BEYOND THE TOKEN BLACK GUY: ISOLATIONISM IN AMERICAN MEDIA
(reposted from link)
Many of you have likely heard of the Bechdel test, but in case you haven’t, I’ll run it by you now. The Bechdel test is a feminist means of analysis, originally conceived for evaluating films. Virginia Woolf wrote long ago of the problem of women characters existing, almost without exception, only in relation to men or barely existing at all, and this test is a way of exposing that cinematic inequality. Introduced in Alison Bechdel’s comic strip Dykes to Watch Out For, the test demands three requirements of a film in order for it to be deemed woman-friendly:
- It has to have at least two named female characters;
- who talk to each other,
- about something besides men.
In your spare time, go through this list of movies and check out all the films that have failed the test. There’s tons. But that’s not what this blog is about. Rather, I want us to consider applying the same rules to films, television, etc., but reframing them to consider the presence (and absence) of people of color in these mediums.
Clutch Magazine did a piece on this awhile back in which Tami Winfrey Harris crowdsourced some ideas for what that set of requirements would be. One suggestion offered the following demands for evaluating whether a film represented people of color as multi-faceted human beings:
- One or more named people of color,
- who talk to each other,
- who don’t act in a service capacity
- who are reflective of their culture and history but don’t communicate through stereotyped action, such as an affected accent.
An interesting list. Somebody do me a favor and go ahead and apply this criteria to every movie made in the last fifty years and let’s watch the vast majority of them fail.

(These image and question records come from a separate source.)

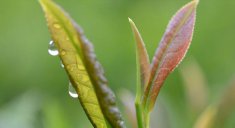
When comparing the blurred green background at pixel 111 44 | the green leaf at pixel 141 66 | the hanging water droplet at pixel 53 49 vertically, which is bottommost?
the blurred green background at pixel 111 44

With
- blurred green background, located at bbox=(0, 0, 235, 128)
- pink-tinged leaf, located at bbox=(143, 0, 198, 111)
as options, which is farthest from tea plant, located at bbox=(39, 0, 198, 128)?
blurred green background, located at bbox=(0, 0, 235, 128)

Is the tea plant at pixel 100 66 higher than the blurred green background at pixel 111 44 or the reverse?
higher

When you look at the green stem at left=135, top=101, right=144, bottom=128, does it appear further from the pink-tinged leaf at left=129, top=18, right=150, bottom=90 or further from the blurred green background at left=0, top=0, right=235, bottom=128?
the blurred green background at left=0, top=0, right=235, bottom=128

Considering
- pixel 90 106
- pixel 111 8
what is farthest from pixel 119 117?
pixel 111 8

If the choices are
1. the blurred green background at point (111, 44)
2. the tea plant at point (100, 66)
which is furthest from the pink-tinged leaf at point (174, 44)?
the blurred green background at point (111, 44)

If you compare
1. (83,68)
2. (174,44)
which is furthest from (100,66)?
(174,44)

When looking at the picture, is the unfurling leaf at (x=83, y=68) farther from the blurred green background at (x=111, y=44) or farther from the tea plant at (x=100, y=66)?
the blurred green background at (x=111, y=44)

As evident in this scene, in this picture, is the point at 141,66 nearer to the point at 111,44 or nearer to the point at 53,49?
the point at 53,49

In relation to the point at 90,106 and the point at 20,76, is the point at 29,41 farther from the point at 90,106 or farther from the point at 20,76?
the point at 90,106
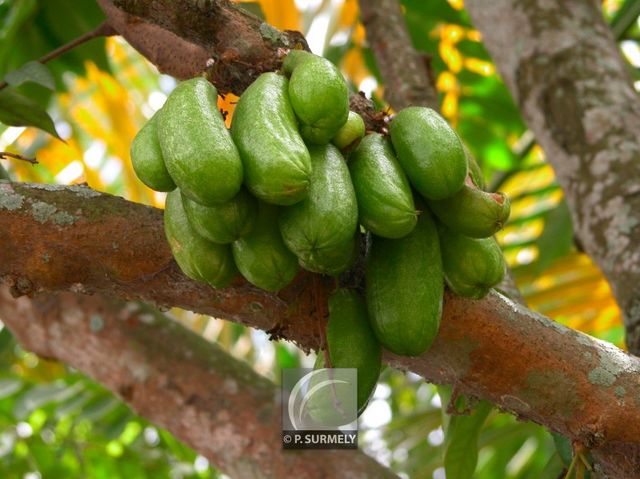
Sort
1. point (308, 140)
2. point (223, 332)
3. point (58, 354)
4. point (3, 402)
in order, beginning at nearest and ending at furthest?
point (308, 140) → point (58, 354) → point (3, 402) → point (223, 332)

You see, these tests are interesting because they reflect the way Hollywood a) perceives the humanity of oppressed groups, and b) interprets America’s willingness to see women and people of color on their screens as more than fragmented stereotypes, fetishes, etc. (I will add that I think Hollywood often underestimates the greater American audience’s sensibilities, but when we see backlash like this over a character being cast as black, we can see why Hollywood would say “Fuck it” and stick to the white male hero over and over….and over and over and over again, in the interest of their profits.)

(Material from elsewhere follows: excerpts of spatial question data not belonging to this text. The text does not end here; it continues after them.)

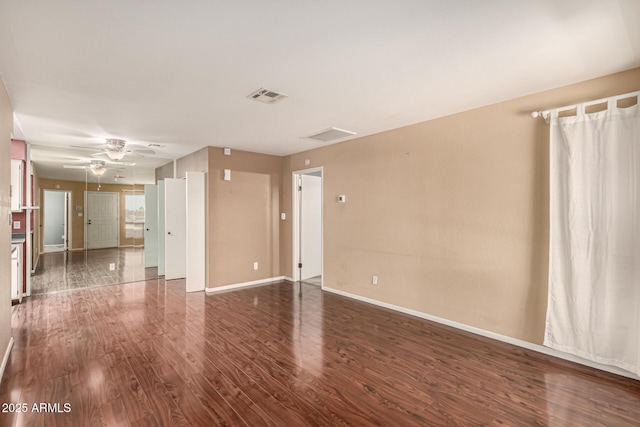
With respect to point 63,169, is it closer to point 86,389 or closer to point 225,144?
point 225,144

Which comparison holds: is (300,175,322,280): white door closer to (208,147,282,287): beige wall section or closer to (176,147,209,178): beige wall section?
(208,147,282,287): beige wall section

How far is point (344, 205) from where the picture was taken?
5.09 m

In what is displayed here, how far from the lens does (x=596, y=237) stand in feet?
8.67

Anyone who knows me knows that my mantra is “Movies are never just movies. TV is never just TV. Nothing is ever just something.” In a culture of capitalism, oppression, patriarchy and white supremacy, every piece of media we consume, from our movies to our commercials to the packaging of our food, carries messages. And when it comes to women and people of color, the message being sent isn’t just “Women’s lives revolve around men,” or “Black people are servile,” although those messages are certainly present. The message is this:
You are alone.
That is, in my opinion, one of the most dangerous messages that Hollywood imparts. In the midst of the negative images of sluttiness, airheadedness, docility, thugification, propensity for violence, ignorance, and more, all of which are dangerous in the way they impress upon the audience a skewed and inhuman version of real people, the image of isolation is one that concerns me greatly.
The problem is twofold.
For the oppressed group being represented, being a “token” is more than just being the only black guy at the party, or the lone female officer on a starship. We are being fed the message that we exist alone in a white, male world. There is no one to help us. We exist solely as an opposite to a norm. We are allowed little flexibility in our identity and our future. We are a joke: our breasts are on display, our blackness, our way of speaking. We are a face that could be replaced with any other face, a life that could be replaced with any other life. We are not unique. We do not matter. Rising above this cookie cutter life isn’t worth attempting, because do you see how alone you are? In this film, in this commercial, you are not father, daughter, astronaut or engineer. You are your blackness. You are your femaleness. You are alone in your blackness and femaleness. And that is all you will ever be.
For white, male audiences, the problem is just as great and allows the white, male gaze to feel justified in its Othering. The message is, “You are not alone.” By (over and over) perpetuating a white world on every screen in America, white audiences’ belief that they are the core, they are what matters, they are the hero, they are the norm, is fed, and continues to grow. White male characters onscreen generally only have to deal with one black guy at a time. That isolated black male presence is manageable, governable. Dominatable. The message is, “You don’t have to worry about people of color. You don’t have to worry about women. See how few of them they are? And look how many of you there are! You are the majority! You are what matters!”
I’ve heard the “token black guy” stereotype referred to as “Affirmative Action for Hollywood.” Perhaps. Perhaps this long-running trend is half-brained directors wanting to appear diverse and inclusive. Perhaps someone, somewhere thinks this method of representation is accurate: “Well, I only know one black guy, so only one black guy needs to be in the film.” Perhaps it’s Hollywood covering their ass and not wanting to upset the never-sleeping giant of white self-righteousness. Perhaps. But either way the message is the same, and I urge you to consume media with great caution. Malcolm X once said something about newspapers which I will apply to all media in our generation: “If you’re not careful, the [media] will have you hating the people who are being oppressed, and loving the people who are doing the oppressing.”
Keep your eyes open and, when consuming mass media, keep your mind closed. You are not alone. You are not a joke. You do not exist solely as an extension of your blackness, femaleness, gayness. You are not an Other.